Proteste an A9-Auffahrten in Sachsen-Anhalt
An der A9 in Sachsen-Anhalt wurde nach Polizeiangaben an den Auffahrten in Coswig (Anhalt), Vockerode, Dessau-Ost und Dessau-Süd protestiert. Die Polizei in Dessau-Roßlau meldete allerdings keine Einschränkungen. Die Teilnehmerzahl wurde mit einer niedrigen zweistelligen Zahl angegeben.
Blockaden in Brandenburg und in Frankreich
Auch in Brandenburg, Mecklenburg-Vorpommern oder Niedersachsen demonstrierten Landwirte. So blockierten sie in Brandenburg Auffahrten zur A10 und der A24.

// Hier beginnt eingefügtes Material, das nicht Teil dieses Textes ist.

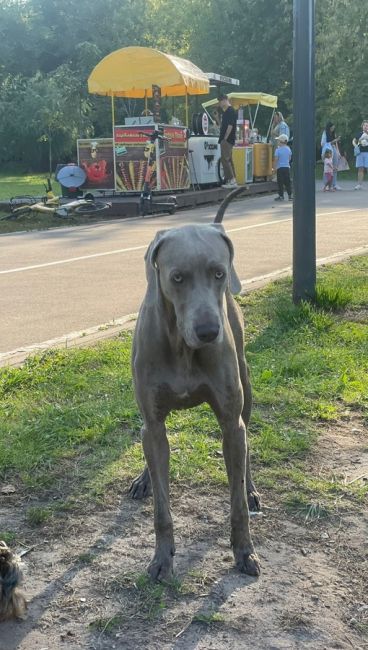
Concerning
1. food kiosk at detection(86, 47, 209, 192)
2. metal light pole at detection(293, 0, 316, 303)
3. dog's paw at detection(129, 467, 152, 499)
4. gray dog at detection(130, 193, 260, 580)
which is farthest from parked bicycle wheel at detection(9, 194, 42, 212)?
gray dog at detection(130, 193, 260, 580)

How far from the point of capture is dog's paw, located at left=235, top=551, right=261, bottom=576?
9.61ft

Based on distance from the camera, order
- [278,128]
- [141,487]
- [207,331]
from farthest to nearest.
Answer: [278,128], [141,487], [207,331]

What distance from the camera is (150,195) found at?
16.9 m

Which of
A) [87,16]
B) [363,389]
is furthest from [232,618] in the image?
[87,16]

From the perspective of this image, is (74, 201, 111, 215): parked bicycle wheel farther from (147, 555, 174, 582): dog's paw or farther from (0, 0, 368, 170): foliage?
(0, 0, 368, 170): foliage

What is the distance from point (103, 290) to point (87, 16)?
170 feet

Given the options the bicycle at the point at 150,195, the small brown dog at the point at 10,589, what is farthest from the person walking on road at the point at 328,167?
the small brown dog at the point at 10,589

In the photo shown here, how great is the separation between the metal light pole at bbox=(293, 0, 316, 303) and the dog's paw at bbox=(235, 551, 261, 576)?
4345 mm

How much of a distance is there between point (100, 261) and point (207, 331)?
8344 millimetres

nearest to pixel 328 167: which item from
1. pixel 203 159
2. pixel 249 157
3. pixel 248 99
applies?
pixel 249 157

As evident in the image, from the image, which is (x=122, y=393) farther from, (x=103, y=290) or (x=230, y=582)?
(x=103, y=290)

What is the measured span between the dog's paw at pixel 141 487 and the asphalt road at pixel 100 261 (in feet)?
9.79

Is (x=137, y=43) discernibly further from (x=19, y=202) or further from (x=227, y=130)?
(x=19, y=202)

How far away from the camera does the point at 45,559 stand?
3059mm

In anderen europäischen Ländern wird ebenfalls protestiert. In Frankreich blockieren die Bauern zum Beispiel Zufahrtsstraßen nach Paris.

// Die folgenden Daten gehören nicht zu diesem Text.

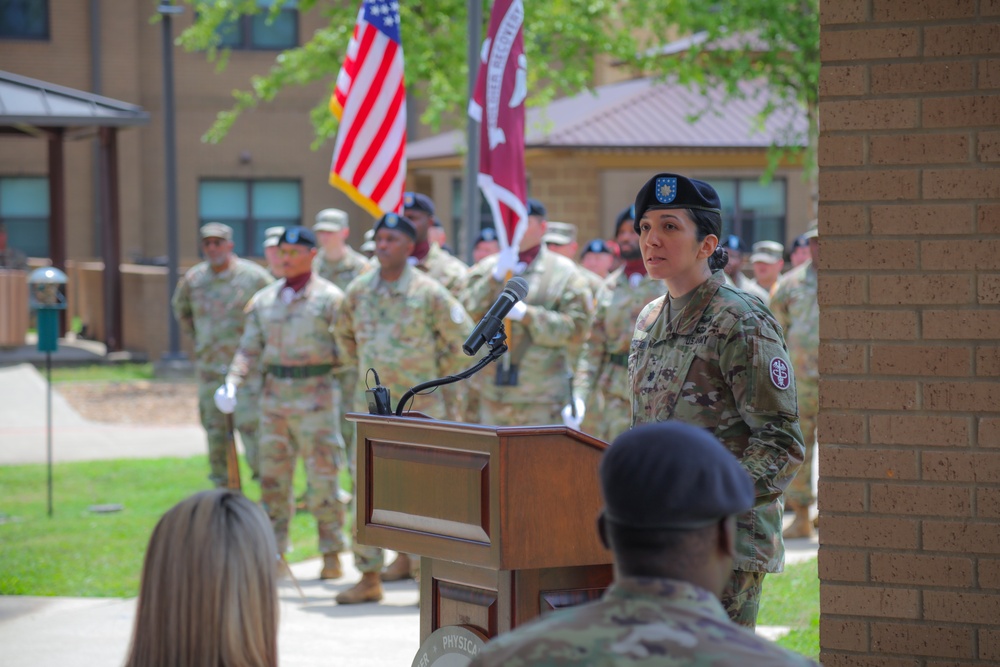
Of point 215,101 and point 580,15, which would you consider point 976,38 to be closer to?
point 580,15

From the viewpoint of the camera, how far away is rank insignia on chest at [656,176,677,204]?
156 inches

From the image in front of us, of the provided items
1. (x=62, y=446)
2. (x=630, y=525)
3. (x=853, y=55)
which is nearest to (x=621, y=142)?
(x=62, y=446)

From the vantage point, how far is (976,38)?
4.41 m

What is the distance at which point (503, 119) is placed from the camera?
8.43 metres

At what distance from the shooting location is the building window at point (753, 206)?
23.6 meters

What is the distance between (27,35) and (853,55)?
25.7 m

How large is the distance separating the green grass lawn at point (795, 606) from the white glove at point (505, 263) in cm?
245

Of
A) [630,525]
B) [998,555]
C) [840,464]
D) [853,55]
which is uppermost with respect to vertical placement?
[853,55]

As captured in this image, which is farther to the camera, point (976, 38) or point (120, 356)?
point (120, 356)

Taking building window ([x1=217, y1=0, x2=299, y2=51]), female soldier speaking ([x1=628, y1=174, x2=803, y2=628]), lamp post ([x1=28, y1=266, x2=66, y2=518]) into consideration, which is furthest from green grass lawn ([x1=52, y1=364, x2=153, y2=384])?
female soldier speaking ([x1=628, y1=174, x2=803, y2=628])

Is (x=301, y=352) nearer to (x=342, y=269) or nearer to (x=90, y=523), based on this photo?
(x=90, y=523)

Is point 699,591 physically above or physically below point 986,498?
above

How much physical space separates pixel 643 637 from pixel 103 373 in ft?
63.9

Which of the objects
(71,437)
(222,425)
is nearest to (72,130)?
(71,437)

Sachsens Agrarminister versteht Wut der Bauern
Sachsens Agrarminister Georg-Ludwig von Breitenbuch äußerte Verständnis für die "Wut der Bauern". Der CDU-Politiker forderte in der "Leipziger Volkszeitung" und der "Sächsischen Zeitung", das Abkommen müsse so verhandelt werden, "dass die heimische Landwirtschaft nicht unter die Räder kommt". Für südamerikanische Importe müssten die gleichen Produktionsstandards gelten wie für EU-Produkte.

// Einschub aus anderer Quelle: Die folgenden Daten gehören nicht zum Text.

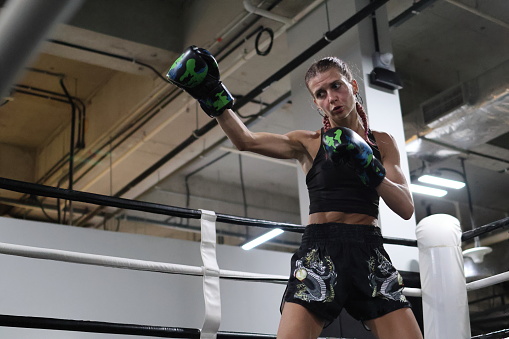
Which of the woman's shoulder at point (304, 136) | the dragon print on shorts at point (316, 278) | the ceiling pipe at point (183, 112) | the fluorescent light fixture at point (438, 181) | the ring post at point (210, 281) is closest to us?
the dragon print on shorts at point (316, 278)

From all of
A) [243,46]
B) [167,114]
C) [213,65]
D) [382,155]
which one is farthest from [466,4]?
[213,65]

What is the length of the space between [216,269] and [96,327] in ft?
1.48

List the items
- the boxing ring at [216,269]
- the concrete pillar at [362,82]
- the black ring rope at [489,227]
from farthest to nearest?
the concrete pillar at [362,82]
the black ring rope at [489,227]
the boxing ring at [216,269]

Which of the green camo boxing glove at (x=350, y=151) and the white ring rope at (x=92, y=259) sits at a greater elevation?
the green camo boxing glove at (x=350, y=151)

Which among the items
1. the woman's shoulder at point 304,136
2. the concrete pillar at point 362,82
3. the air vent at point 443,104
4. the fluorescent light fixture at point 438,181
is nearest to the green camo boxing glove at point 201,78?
the woman's shoulder at point 304,136

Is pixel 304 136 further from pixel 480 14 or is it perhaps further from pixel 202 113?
pixel 202 113

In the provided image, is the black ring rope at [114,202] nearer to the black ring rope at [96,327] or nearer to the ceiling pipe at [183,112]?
the black ring rope at [96,327]

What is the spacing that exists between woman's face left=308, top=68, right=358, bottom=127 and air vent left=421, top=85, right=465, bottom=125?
12.9 feet

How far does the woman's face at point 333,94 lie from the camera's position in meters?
1.82

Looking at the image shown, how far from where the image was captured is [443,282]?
244 cm

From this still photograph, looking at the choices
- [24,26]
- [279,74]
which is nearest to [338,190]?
[24,26]

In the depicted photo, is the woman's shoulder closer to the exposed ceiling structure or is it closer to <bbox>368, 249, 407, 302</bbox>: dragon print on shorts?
<bbox>368, 249, 407, 302</bbox>: dragon print on shorts

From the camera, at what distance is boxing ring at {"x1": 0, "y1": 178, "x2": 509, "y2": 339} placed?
5.84ft

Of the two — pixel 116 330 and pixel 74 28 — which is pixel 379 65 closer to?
pixel 74 28
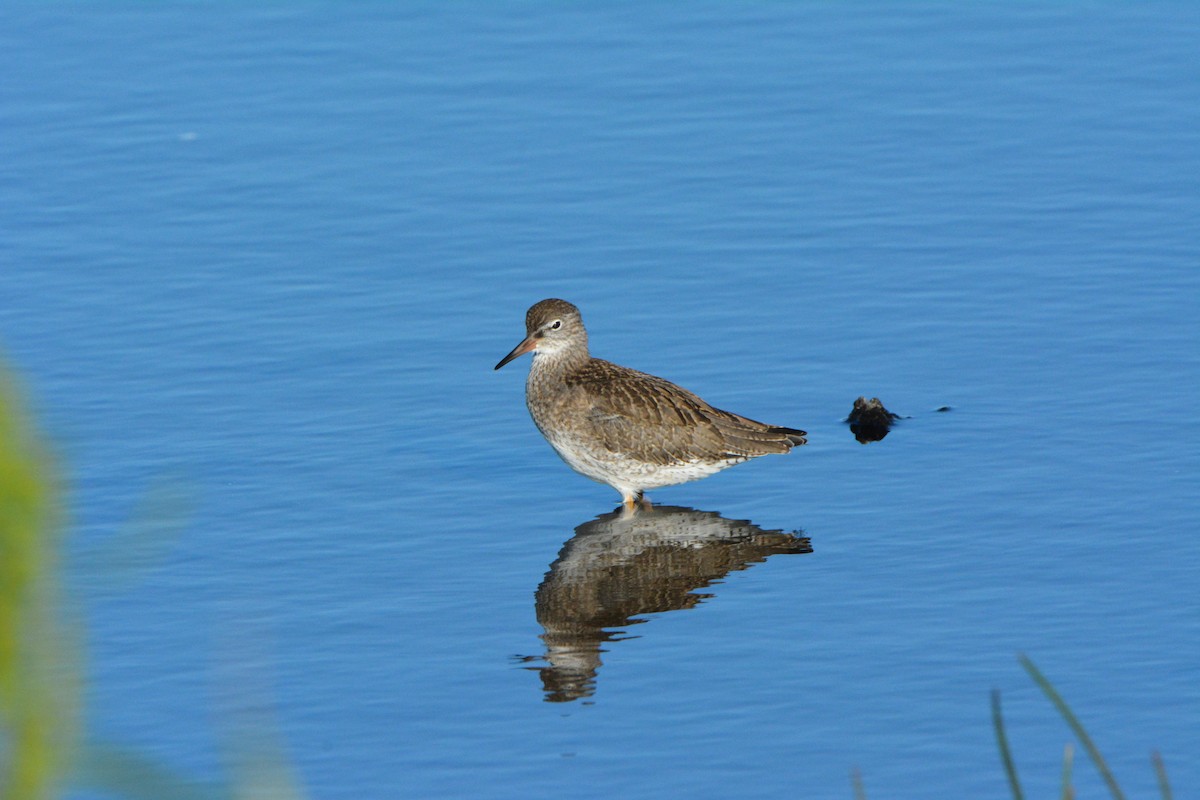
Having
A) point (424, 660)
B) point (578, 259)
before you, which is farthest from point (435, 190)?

Grüne EU-Abgeordnete für Nachbesserungen am Mercosur-Abkommen
Die grüne EU-Abgeordnete Anna Cavazzini zeigte ebenfalls Verständnis für die Proteste der Landwirte. Sie sagte MDR AKTUELL, das Mercosur-Abkommen werde für die europäischen Bauern erhebliche Auswirkungen haben. So werde unter anderem zusätzliches Rindfleisch aus Brasilien auf den Markt kommen. Das beschleunige auch die Abholzung des Regenwalds. Das Abkommen sei nicht gut und brauche ein Update. Die Mehrheit der Grünen-Fraktion werde im EU-Parlament nicht zustimmen.